# EXERCICE
Répondez à ces questions sur le texte consacré à la chefferie de Dosso :
1. Combien de candidats figuraient sur la liste de l'arrêté du 9 août 2000 ?
2. Quelle ordonnance le Ministre de l'Intérieur invoque-t-il ?
3. D'après le Ministre, par qui le premier chef de la province a-t-il été nommé ?

# TEXTE À LIRE
En 1998 puis en 2000, le scénario s’est répété lorsqu’il s’agissait de désigner un successeur au Chef de province de Dosso. Il convient de rappeler qu’en août 2000, la volte-face du Ministre de l’Intérieur qui, à la suite de l’arrêté (N° 226/MI/AT/DAPJ/SACR du 9 août 2000) publié par voie de presse et portant liste des candidats (19 au total dont 9 issus de quartiers autres que Sirimbey) à la Chefferie de la Province de Dosso. Le Ministre de l’Intérieur demandait à la Cour d’Etat que : « L’étude préliminaire des dossiers reçus a conclu à la légitimité de l’ensemble des candidatures (les 19 cités plus haut), plusieurs réactions nous sont parvenues à propos de cette liste, j’ai préféré suspendre la procédure en attendant de recueillir votre avis sur la légitimité des candidats du point de vue juridique et conformément à l’Ordonnance 93-028 du 30 mars 1993, portant Statut de la Chefferie Traditionnelle. A suivi « sa brève genèse de cette chefferie » où le Ministre s’est érigé en historien pour s’exprimer en ces termes : « Avant la colonisation la province de Dosso n’existait pas ; il s’agissait d’une chefferie de village ; la province a été créée par le colonisateur et le premier chef a été nommé par l’administration coloniale. Etant donné que les prétendants à la candidature venant des autres quartiers n’ont jamais eu de chef issu de leurs familles après la création de la province, il m’a semblé qu’ils ne peuvent pas prétendre légitimement à être candidat »

# DONNÉES À ANALYSER
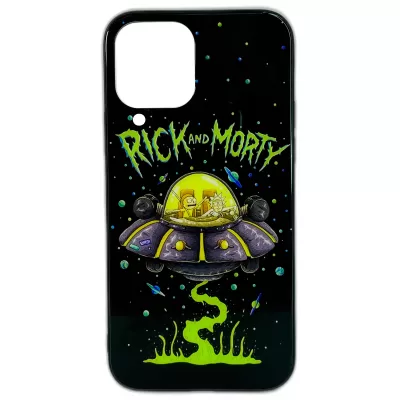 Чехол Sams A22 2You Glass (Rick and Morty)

---

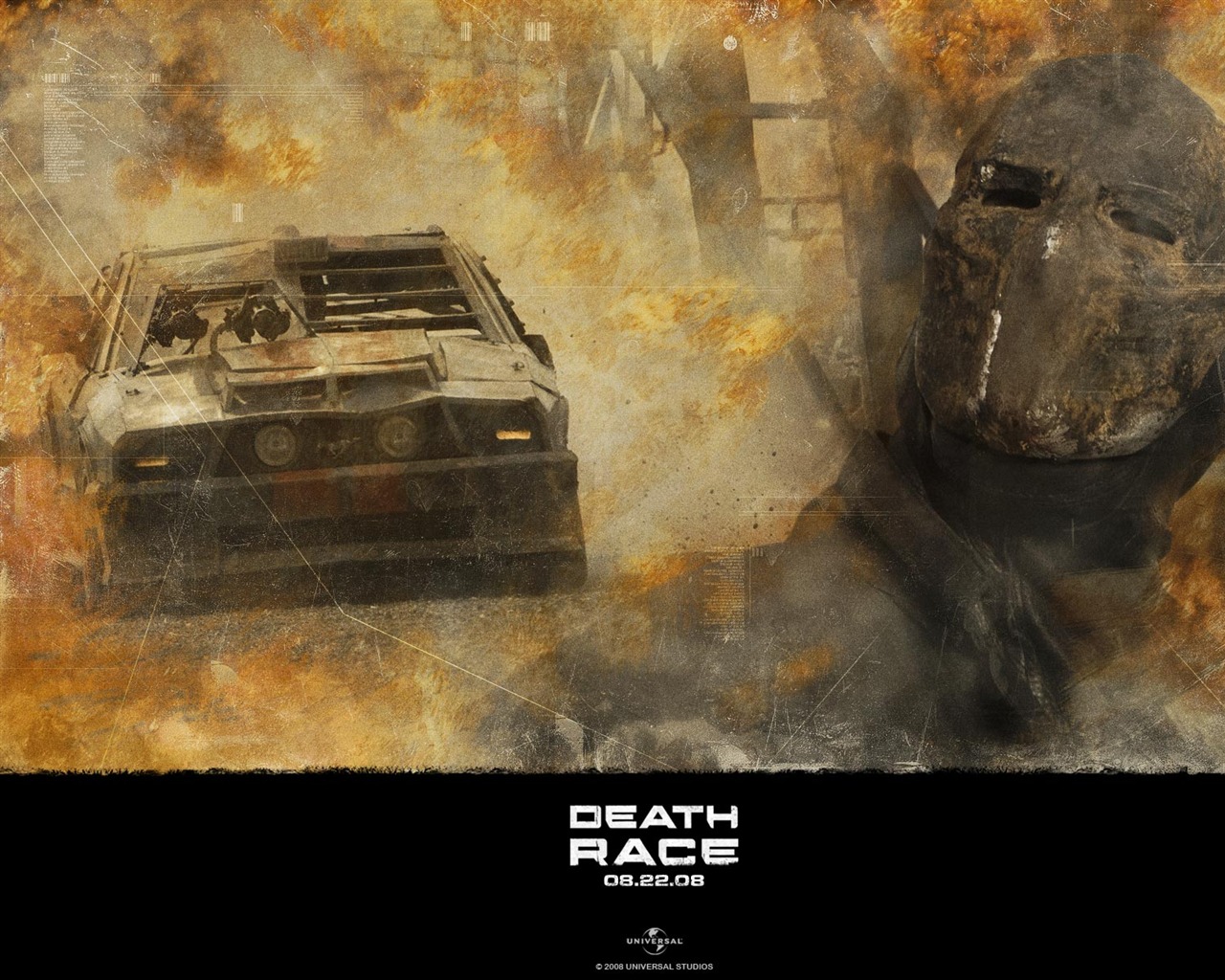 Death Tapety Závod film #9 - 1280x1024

# RÉSULTAT
1. 19 candidats, dont 9 issus de quartiers autres que Sirimbey.
2. L'Ordonnance 93-028 du 30 mars 1993, portant Statut de la Chefferie Traditionnelle.
3. Par l'administration coloniale.